HOW TO COMPLETE THIS TASK: A faithful copy of all the records is needed, with the pictures omitted.

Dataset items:
* * *

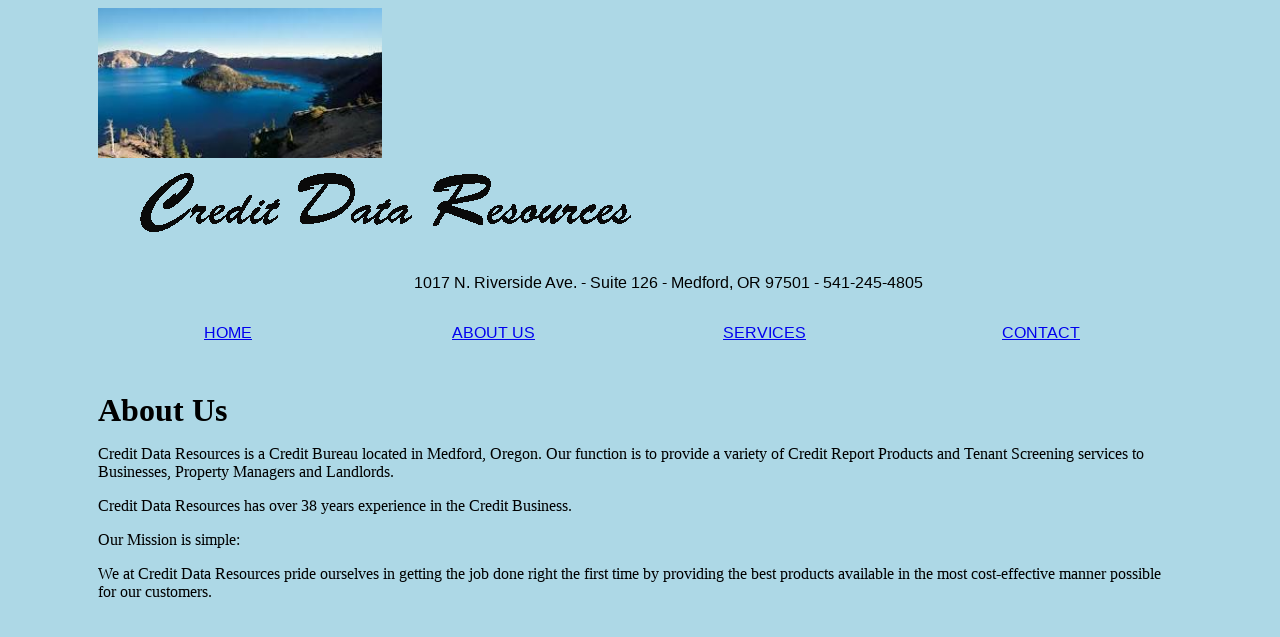

--- FILE ---
content_type: text/html
request_url: http://creditdataresources.com/aboutus.html
body_size: 776
content:
<html>
<head>
<title>Credit Data Resources</title>
<link rel="stylesheet" type="text/css" href="styles.css" />

</head>

<body>
  <table width="750" border="0" cellspacing="0" cellpadding="0" align="center">
<tr>
<td colspan="4"><img src="craterlake.png" height="150" /><img src="cdrlogo.gif" height="100" /></td>
</tr>
<tr>
<td colspan="4" height="50" valign="middle" align="center"><font face="arial" size="3">&nbsp;&nbsp;&nbsp;&nbsp;&nbsp;&nbsp;&nbsp;&nbsp;&nbsp;&nbsp;&nbsp;&nbsp;&nbsp;&nbsp;1017 N. Riverside Ave. - Suite 126 - Medford, OR 97501 - 541-245-4805</font></td>
</tr>
<tr> 
<td width="24%" height="50" align="center"> 
<a href="index.html"><font face="arial" size="3">HOME</font></a>
</td>
<td width="25%" height="50" align="center"> 
<a href="aboutus.html"><font face="arial" size="3">ABOUT US</font></a>
</td>
<td width="25%" height="50" align="center"> 
<a href="services.html"><font face="arial" size="3">SERVICES</font></a>
</td>
<td width="26%" height="50" align="center"> 
<a href="contact.html"><font face="arial" size="3">CONTACT</font></a>
</td>
</tr>
            <tr> 
              <td colspan="4"> 
                  <p>&nbsp;</p>
                  <p><font size="6"><b>About Us</b></font></p>
                  <p>Credit Data Resources is a Credit Bureau located in Medford, 
                    Oregon. Our function is to provide a variety of Credit Report 
                    Products and Tenant Screening services to Businesses, Property 
                    Managers and Landlords.</p>
                  <p>Credit Data Resources has over 38 years experience in the 
                    Credit Business.</p>
                  <p>Our Mission is simple:</p>
                  <p>We at Credit Data Resources pride ourselves in getting the 
                    job done right the first time by providing the best products 
                    available in the most cost-effective manner possible for our 
                    customers. </p>
              </td>
            </tr>
  </table>
  
</body>
</html>


--- FILE ---
content_type: text/css
request_url: http://creditdataresources.com/styles.css
body_size: 125
content:
.center {
    margin: auto;
    width: 70%;
    background-color: #817878;
}
.center-white {
    margin: auto;
    width: 70%;
    background-color: #817878;
}
td {background-color: lightblue}
body {background-color: lightblue}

* * *

WRITTEN REPLY:
--- FILE ---
content_type: text/html
request_url: http://creditdataresources.com/aboutus.html
body_size: 776
content:
<html>
<head>
<title>Credit Data Resources</title>
<link rel="stylesheet" type="text/css" href="styles.css" />

</head>

<body>
  <table width="750" border="0" cellspacing="0" cellpadding="0" align="center">
<tr>
<td colspan="4"><img src="craterlake.png" height="150" /><img src="cdrlogo.gif" height="100" /></td>
</tr>
<tr>
<td colspan="4" height="50" valign="middle" align="center"><font face="arial" size="3">&nbsp;&nbsp;&nbsp;&nbsp;&nbsp;&nbsp;&nbsp;&nbsp;&nbsp;&nbsp;&nbsp;&nbsp;&nbsp;&nbsp;1017 N. Riverside Ave. - Suite 126 - Medford, OR 97501 - 541-245-4805</font></td>
</tr>
<tr> 
<td width="24%" height="50" align="center"> 
<a href="index.html"><font face="arial" size="3">HOME</font></a>
</td>
<td width="25%" height="50" align="center"> 
<a href="aboutus.html"><font face="arial" size="3">ABOUT US</font></a>
</td>
<td width="25%" height="50" align="center"> 
<a href="services.html"><font face="arial" size="3">SERVICES</font></a>
</td>
<td width="26%" height="50" align="center"> 
<a href="contact.html"><font face="arial" size="3">CONTACT</font></a>
</td>
</tr>
            <tr> 
              <td colspan="4"> 
                  <p>&nbsp;</p>
                  <p><font size="6"><b>About Us</b></font></p>
                  <p>Credit Data Resources is a Credit Bureau located in Medford, 
                    Oregon. Our function is to provide a variety of Credit Report 
                    Products and Tenant Screening services to Businesses, Property 
                    Managers and Landlords.</p>
                  <p>Credit Data Resources has over 38 years experience in the 
                    Credit Business.</p>
                  <p>Our Mission is simple:</p>
                  <p>We at Credit Data Resources pride ourselves in getting the 
                    job done right the first time by providing the best products 
                    available in the most cost-effective manner possible for our 
                    customers. </p>
              </td>
            </tr>
  </table>
  
</body>
</html>


--- FILE ---
content_type: text/css
request_url: http://creditdataresources.com/styles.css
body_size: 125
content:
.center {
    margin: auto;
    width: 70%;
    background-color: #817878;
}
.center-white {
    margin: auto;
    width: 70%;
    background-color: #817878;
}
td {background-color: lightblue}
body {background-color: lightblue}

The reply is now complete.